▸ Consignes de l'exercice
a - Répondez aux questions suivantes à partir du texte sur la justice en Savoie.
(i) Quel souverain régnait sur la Savoie à l'époque évoquée ?
(ii) Dans quel délai le châtelain doit-il procéder à l'information sur les délits ?
(iii) Où siège le juge-mage du Faucigny ?
b - Veuillez recopier à l'identique le passage du texte sur la justice en Savoie qui commence par « Au-dessus de lui » et se termine par « ecclésiastique du prince. ».
c - Dressez la liste de tout ce que le châtelain est chargé de percevoir selon le texte sur la justice en Savoie.

▸ Texte de l'exercice
Certains articles seront suivis d'une rubrique "Pour en savoir plus..." afin d'apporter quelques renseignements complémentaires sur des points de droit en Savoie au XVIIIème siècle - comme ci-dessous.

__________________________________________


Pour en savoir plus…
Le fonctionnement de la justice en Savoie au XVIIIème siècle


Le souverain de Savoie (Charles Emmanuel III à l’époque qui nous occupe), portant aussi le titre de roi de Sardaigne, est en haut en la pyramide, le juge suprême. Mais ne pouvant juger seul toutes les affaires, il a mis en place une justice déléguée, sur le terrain, que rendent les magistrats au nom du souverain.

On trouve, au bas de l’échelle judiciaire, le châtelain. Il traite des affaires civiles de peu d’importance (menus conflits, litiges mettant de faibles sommes en jeu). Il doit procéder à l’information [enquête] sur les délits dans les 8 jours après leur perpétuation et confier les pièces du dossier au greffe criminel. Il recueille les témoignages et les plaintes. Il arrête les prisonniers et en assure la bonne garde. Conséquence de ce rôle policier, la saisie et l’inventaire des biens des personnes incriminées sont de son ressort. Outre ce rôle de magistrat, il est aussi un employé du fisc, chargé de la perception des revenus du domaine, des amendes et des impôts. Il exécute les décisions venant d’autorités supérieures. Bref, il joue un rôle fondamental étant à l’interface entre la population et les autorités centrales.

Au-dessus de lui exercent une multitude de juges seigneuriaux ordinaires, émaillant le territoire. Ils jugent en première instance toutes les causes tant civiles que criminelles.

On notera aussi la présence d’un « official », juge ecclésiastique qui traite des affaires mettant en cause les sujets ecclésiastique du prince.

Puis vient le juge-mage, magistrat unique pour chaque circonscription savoyarde. Celui du Faucigny siège à Bonneville. Il est nommé (et rétribué) par le roi sur proposition du Sénat. Le mot mage  signifie « plus grand », sans doute parce qu’ils ont la prééminence sur les autres juges de première instance, tels que les juges seigneuriaux et ecclésiastiques. Les crimes qui touchent à la souveraineté du prince relèvent de leur juridiction.

▸ Informations fournies
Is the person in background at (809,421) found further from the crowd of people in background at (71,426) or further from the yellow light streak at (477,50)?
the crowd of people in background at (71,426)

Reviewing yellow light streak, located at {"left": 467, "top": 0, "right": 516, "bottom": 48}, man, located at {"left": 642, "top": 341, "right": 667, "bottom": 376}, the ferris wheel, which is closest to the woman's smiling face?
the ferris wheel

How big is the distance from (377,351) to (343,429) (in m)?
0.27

---

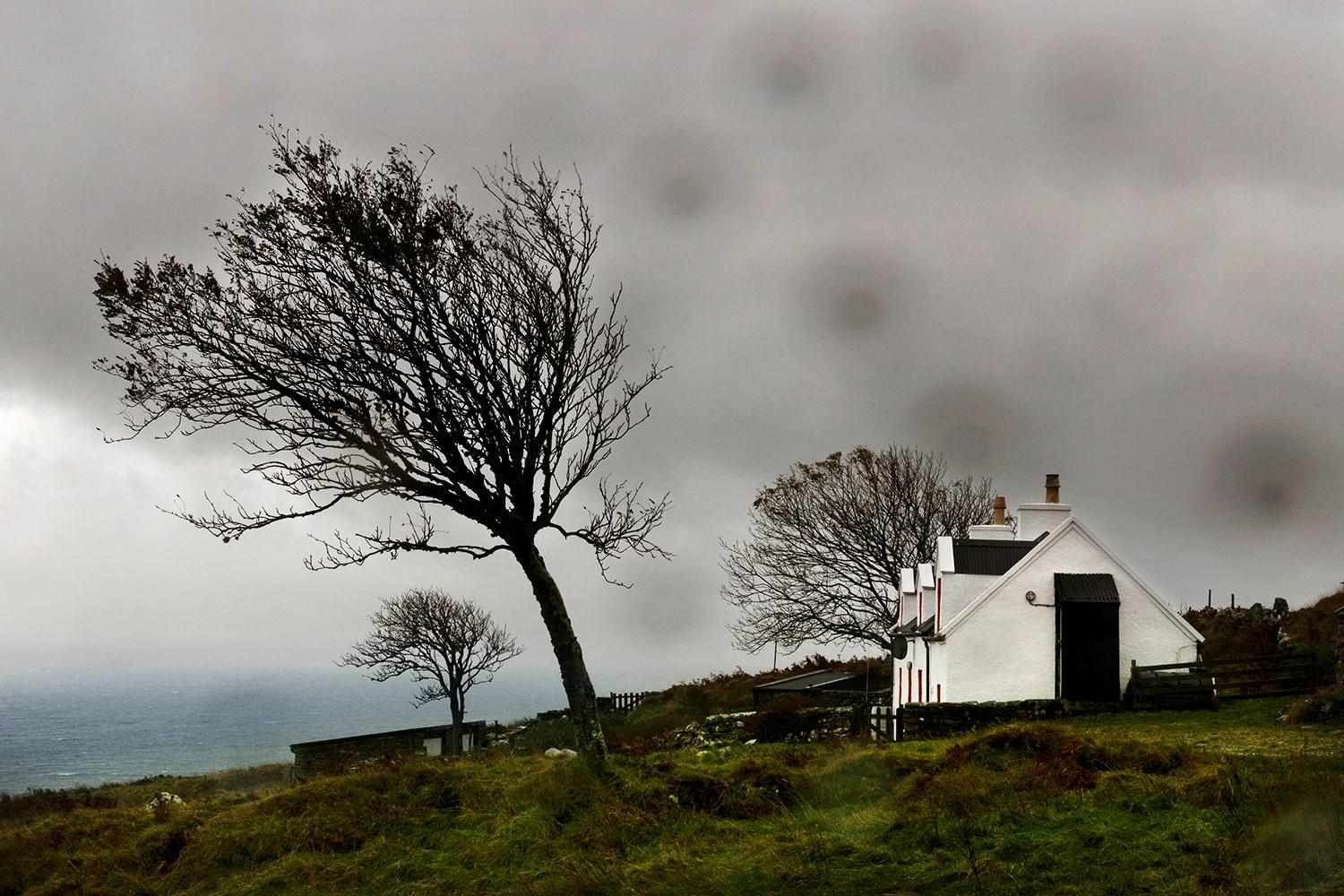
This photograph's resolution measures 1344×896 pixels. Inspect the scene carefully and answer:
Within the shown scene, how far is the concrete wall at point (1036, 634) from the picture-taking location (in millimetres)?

* * *

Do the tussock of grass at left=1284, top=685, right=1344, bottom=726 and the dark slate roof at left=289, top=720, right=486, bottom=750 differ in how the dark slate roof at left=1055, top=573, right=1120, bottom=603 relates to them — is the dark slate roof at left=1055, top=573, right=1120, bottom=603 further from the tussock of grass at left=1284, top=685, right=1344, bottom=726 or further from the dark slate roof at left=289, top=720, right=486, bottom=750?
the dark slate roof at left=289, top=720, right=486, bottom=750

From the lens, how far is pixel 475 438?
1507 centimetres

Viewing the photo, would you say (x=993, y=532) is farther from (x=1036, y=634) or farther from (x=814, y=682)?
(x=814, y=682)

▸ Résultats de l'exercice
a -
(i) Charles Emmanuel III.
(ii) Dans les 8 jours après leur perpétuation.
(iii) À Bonneville.

b -
Au-dessus de lui exercent une multitude de juges seigneuriaux ordinaires, émaillant le territoire. Ils jugent en première instance toutes les causes tant civiles que criminelles.

On notera aussi la présence d’un « official », juge ecclésiastique qui traite des affaires mettant en cause les sujets ecclésiastique du prince.

c -
- les revenus du domaine
- les amendes
- les impôts